The chart represents the distribution of some primary sources cited in the Book 1 of Convivio.
The three queries of the second group return several charts reporting the distribution of a particular primary source, cited author or thematic area chosen by the user. The data regarding the distribution are available not only for an entire Dante’s work, like Convivio, but also for its sub parts as books, chapters and poems. For example, the chart in Fig. 9 shows the distribution of the cited author Aristotle in the Dante’s works stored in our knowledge base.

The chart shows the distribution of the cited author Aristotle in the Dante’s works stored in our knowledge base.

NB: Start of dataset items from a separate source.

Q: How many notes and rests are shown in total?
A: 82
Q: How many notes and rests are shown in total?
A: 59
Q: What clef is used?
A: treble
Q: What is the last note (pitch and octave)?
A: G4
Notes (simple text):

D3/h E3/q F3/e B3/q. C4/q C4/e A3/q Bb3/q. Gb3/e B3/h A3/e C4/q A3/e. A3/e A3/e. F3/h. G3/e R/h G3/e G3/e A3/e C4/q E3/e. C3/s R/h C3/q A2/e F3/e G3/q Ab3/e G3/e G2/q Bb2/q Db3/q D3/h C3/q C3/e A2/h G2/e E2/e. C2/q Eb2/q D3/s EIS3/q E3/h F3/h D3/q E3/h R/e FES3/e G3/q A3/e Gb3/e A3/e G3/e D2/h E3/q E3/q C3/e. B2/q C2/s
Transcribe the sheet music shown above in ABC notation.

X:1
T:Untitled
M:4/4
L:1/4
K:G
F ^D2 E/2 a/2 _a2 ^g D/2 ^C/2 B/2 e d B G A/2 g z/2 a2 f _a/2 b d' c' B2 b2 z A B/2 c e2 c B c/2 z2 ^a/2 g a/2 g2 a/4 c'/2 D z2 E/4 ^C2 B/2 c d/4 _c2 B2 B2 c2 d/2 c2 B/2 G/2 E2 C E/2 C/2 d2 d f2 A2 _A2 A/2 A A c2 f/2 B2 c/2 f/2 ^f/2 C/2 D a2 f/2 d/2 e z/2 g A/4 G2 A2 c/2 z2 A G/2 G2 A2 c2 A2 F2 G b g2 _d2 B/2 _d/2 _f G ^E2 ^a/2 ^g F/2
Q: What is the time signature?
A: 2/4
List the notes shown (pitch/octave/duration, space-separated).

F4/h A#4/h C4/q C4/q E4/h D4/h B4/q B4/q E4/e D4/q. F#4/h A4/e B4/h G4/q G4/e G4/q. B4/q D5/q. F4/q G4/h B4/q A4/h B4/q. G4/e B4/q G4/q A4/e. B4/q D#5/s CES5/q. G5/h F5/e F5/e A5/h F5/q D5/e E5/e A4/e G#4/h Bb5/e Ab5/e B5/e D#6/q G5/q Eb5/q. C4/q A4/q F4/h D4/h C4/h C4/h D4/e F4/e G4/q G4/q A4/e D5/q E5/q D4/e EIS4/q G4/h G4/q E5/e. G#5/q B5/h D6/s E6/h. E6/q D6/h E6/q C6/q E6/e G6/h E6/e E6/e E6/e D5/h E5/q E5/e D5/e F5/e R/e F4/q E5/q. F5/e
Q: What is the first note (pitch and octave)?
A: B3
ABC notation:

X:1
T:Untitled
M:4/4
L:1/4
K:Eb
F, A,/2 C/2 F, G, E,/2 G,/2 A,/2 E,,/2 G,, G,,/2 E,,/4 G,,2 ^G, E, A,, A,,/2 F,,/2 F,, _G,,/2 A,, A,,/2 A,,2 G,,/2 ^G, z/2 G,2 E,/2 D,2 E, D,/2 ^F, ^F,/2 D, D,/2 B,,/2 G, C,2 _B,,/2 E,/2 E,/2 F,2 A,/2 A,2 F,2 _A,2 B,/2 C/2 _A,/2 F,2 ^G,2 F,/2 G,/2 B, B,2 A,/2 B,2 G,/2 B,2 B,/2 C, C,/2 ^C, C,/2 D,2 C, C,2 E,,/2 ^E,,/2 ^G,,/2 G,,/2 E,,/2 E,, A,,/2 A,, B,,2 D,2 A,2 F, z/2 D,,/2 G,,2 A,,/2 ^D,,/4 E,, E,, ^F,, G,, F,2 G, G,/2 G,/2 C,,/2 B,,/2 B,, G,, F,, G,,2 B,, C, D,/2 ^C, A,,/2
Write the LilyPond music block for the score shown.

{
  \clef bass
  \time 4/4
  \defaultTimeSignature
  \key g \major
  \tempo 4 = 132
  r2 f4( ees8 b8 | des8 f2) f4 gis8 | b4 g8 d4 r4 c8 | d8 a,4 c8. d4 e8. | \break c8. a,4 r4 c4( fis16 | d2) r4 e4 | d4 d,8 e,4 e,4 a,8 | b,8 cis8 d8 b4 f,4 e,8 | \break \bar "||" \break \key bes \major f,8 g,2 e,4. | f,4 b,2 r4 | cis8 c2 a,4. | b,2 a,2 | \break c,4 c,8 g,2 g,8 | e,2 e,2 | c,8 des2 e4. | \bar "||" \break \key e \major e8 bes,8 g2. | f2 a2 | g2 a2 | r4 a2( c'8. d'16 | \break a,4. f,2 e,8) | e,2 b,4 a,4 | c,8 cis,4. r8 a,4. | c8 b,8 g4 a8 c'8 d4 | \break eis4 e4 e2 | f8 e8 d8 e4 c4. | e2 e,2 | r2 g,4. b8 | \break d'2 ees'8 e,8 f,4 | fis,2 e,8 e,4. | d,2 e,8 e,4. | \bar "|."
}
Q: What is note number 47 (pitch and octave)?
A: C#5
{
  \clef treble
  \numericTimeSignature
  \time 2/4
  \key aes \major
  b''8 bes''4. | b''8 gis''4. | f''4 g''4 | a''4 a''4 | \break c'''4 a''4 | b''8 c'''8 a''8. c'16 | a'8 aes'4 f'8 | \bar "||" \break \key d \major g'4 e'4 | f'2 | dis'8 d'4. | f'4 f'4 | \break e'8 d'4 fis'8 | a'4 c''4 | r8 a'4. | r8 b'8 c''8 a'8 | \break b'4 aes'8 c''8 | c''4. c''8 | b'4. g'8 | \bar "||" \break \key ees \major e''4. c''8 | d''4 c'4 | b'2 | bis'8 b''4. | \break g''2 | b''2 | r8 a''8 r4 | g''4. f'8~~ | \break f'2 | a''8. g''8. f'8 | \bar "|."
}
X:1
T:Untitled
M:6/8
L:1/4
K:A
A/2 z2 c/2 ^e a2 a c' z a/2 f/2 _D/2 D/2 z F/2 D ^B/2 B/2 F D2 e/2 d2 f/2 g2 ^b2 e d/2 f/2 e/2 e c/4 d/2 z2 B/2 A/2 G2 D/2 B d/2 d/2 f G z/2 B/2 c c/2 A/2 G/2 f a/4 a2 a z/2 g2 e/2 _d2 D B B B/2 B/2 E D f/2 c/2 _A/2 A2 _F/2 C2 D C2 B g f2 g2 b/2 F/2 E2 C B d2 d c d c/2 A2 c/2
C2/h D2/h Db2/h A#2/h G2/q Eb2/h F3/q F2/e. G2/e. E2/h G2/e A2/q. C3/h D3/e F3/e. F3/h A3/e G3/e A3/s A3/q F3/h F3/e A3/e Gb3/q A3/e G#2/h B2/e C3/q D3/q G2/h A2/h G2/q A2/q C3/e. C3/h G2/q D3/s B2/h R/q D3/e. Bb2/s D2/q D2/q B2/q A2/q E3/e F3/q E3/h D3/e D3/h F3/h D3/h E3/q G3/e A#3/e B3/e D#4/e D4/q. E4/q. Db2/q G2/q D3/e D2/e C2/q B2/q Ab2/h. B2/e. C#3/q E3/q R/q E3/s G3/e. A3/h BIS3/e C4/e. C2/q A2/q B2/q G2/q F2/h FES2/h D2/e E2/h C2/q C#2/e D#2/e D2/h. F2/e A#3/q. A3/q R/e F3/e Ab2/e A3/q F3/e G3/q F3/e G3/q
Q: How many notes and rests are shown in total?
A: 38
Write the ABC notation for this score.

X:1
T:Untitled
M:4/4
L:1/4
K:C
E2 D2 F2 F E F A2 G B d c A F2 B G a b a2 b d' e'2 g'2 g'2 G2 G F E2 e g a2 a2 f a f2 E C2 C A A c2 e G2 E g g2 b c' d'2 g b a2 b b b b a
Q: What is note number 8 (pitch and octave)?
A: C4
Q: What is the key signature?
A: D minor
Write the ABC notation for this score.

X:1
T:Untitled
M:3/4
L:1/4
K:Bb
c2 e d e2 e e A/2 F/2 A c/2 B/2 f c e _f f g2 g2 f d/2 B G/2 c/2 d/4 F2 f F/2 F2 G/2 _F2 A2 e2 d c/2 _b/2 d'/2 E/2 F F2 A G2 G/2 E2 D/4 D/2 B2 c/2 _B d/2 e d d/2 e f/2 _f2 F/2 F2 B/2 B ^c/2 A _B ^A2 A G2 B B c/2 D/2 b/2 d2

The application is freely available on the web.13
We have presented an ontology representing the knowledge on primary sources included in literary texts and in their commentaries, with a specific attention to Dante Alighieri’s works. We have described the complete process to create a formal semantic representation of this knowledge included in commentaries to Dante’s works. We have started from an Excel file containing commentaries and references to primary sources. We have analyzed this file and we have developed a conceptualization, i.e. a set of classes and properties underlying the knowledge reported in the spreadsheet. On the basis of the conceptualization we have created an ontology, expressed in RDF/S language. This ontology re-uses classes and properties from other existing vocabularies and also embeds newly defined terms. We have populated the ontology with the knowledge included in several commentaries to Dante’s works. On top of the RDF graph, we have developed a web application that visualizes the knowledge in the form of charts and tables. Gathering the current information on the primary sources used by Dante in his works, and having this information available in digital format, improve and make more efficient the research of primary sources by scholars. Having all this information dispersed on paper books, in fact, makes impossible a systematic overview of the culture of Dante and a well-ordered perception of how it was gradually set up in time. On the contrary, the automatic visualization of data about primary resources, according to different parameters (e.g., by type of source, or by author, by work, etc.), allows exploring the dynamics of the multi-faceted culture of Dante in relation to the diverse and often conflicting stages of his biography. Such visualizations are useful to the scholars who work on the creation of a complete encyclopaedia of Dante’s works. From our description, it emerges that our ontology and our web application can be applied also to other authors and commentaries. As future work, we plan to map our ontological classes onto the TEI [18] elements in order to import TEI documents in our knowledge base. Furthermore, we are working to evaluate the usability of our web application by means of user tests.
Footnotes
Acknowledgements
The authors want to thank Professor Arianna Betti for the precious advises to improve the readability of the paper also for a non-technical community. They also want to thank Anna Molino for her help in revising the language of the manuscript.